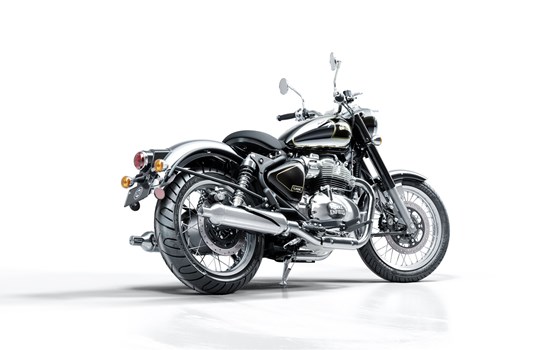Neufahrzeug Royal Enfield Classic 650 - Bild 5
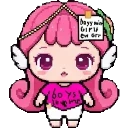 Loveboysdatekutenewbornping sprite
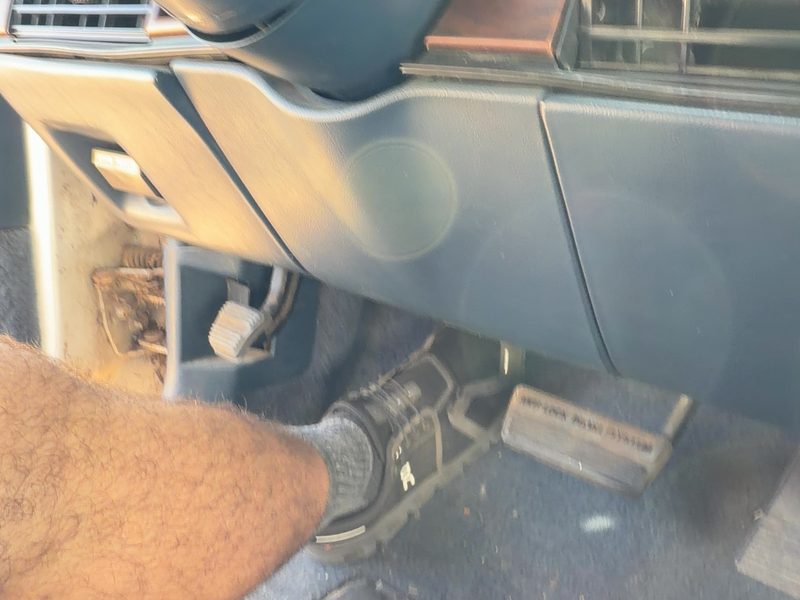 1991-1993 Oldsmobile Eighty-eight (80 & Up) Dash Panel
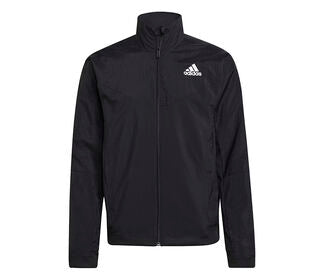 Adidas Woven Warm Tennis Jacket (M) (Black)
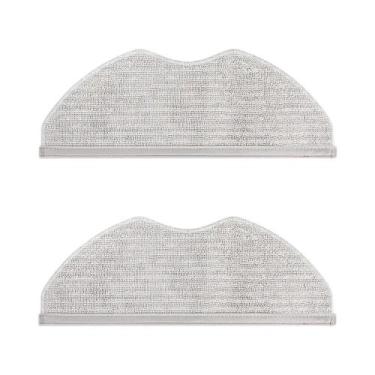 Imagem de Panos De Limpeza Para Aspirador Robô Xiaomi H40 S40 S40C OV81 OV51 E10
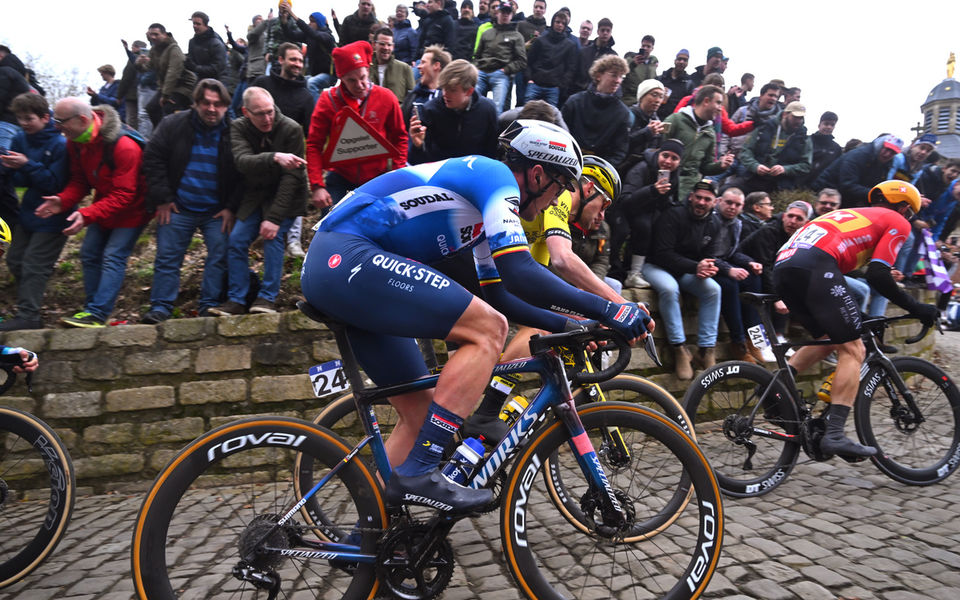 Soudal Quick-Step to Brussels Cycling Classic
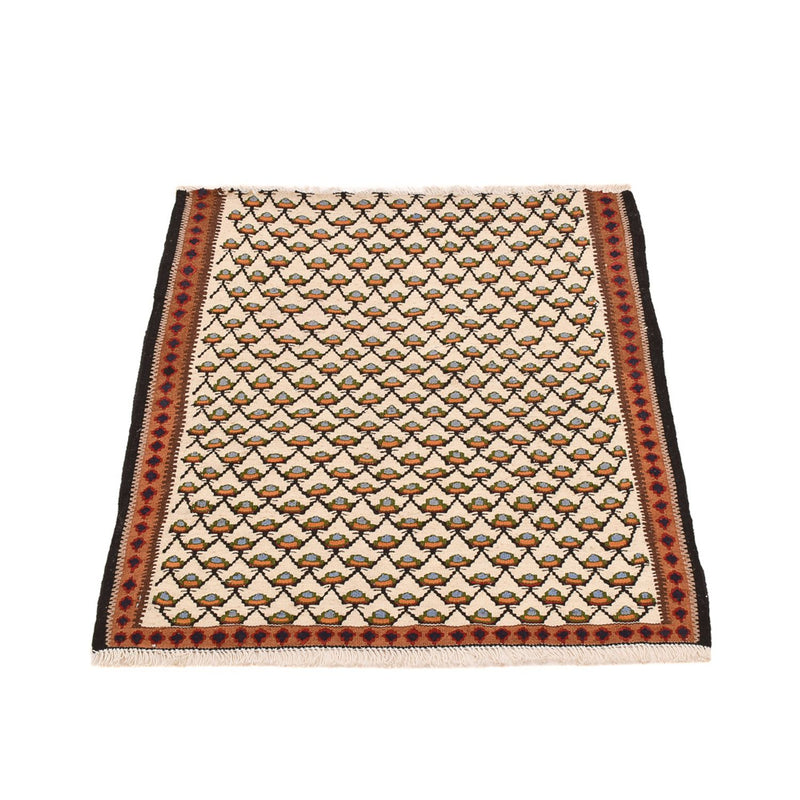 Kilim Fars Teppe 88x85cm
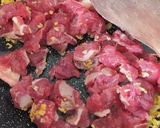 Foto langkah ke 4 dari resep Tumis Brokoli Daging Sapi ❤️.
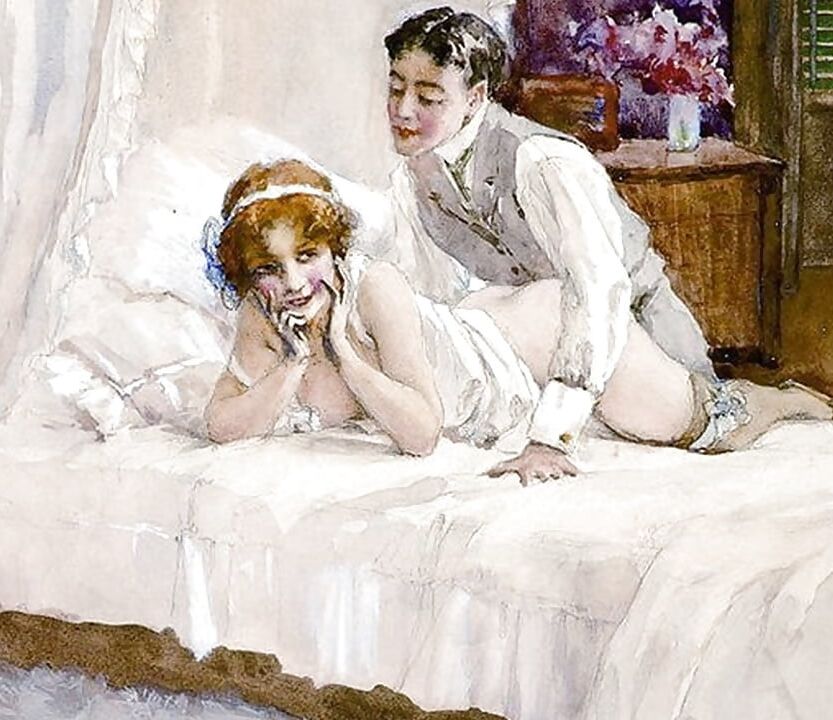 Vintage Cartoons Th Century (Various)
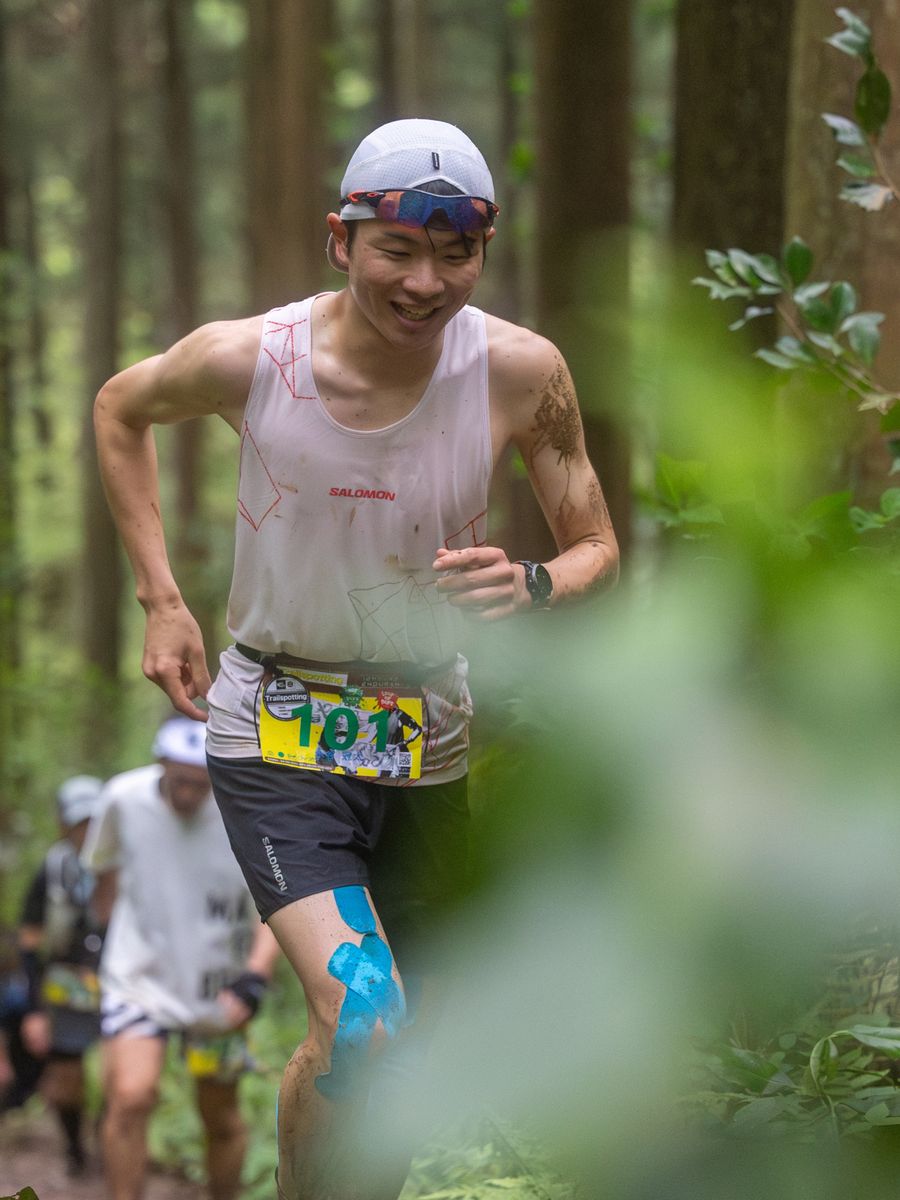 水谷冠太 選手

+===+

■ Goal of the exercise
The records above should be reproduced exactly, with the pictures omitted.

■ Solution to this problem
Neufahrzeug Royal Enfield Classic 650 - Bild 5
 Loveboysdatekutenewbornping sprite
 1991-1993 Oldsmobile Eighty-eight (80 & Up) Dash Panel
 Adidas Woven Warm Tennis Jacket (M) (Black)
 Imagem de Panos De Limpeza Para Aspirador Robô Xiaomi H40 S40 S40C OV81 OV51 E10
 Soudal Quick-Step to Brussels Cycling Classic
 Kilim Fars Teppe 88x85cm
 Foto langkah ke 4 dari resep Tumis Brokoli Daging Sapi ❤️.
 Vintage Cartoons Th Century (Various)
 水谷冠太 選手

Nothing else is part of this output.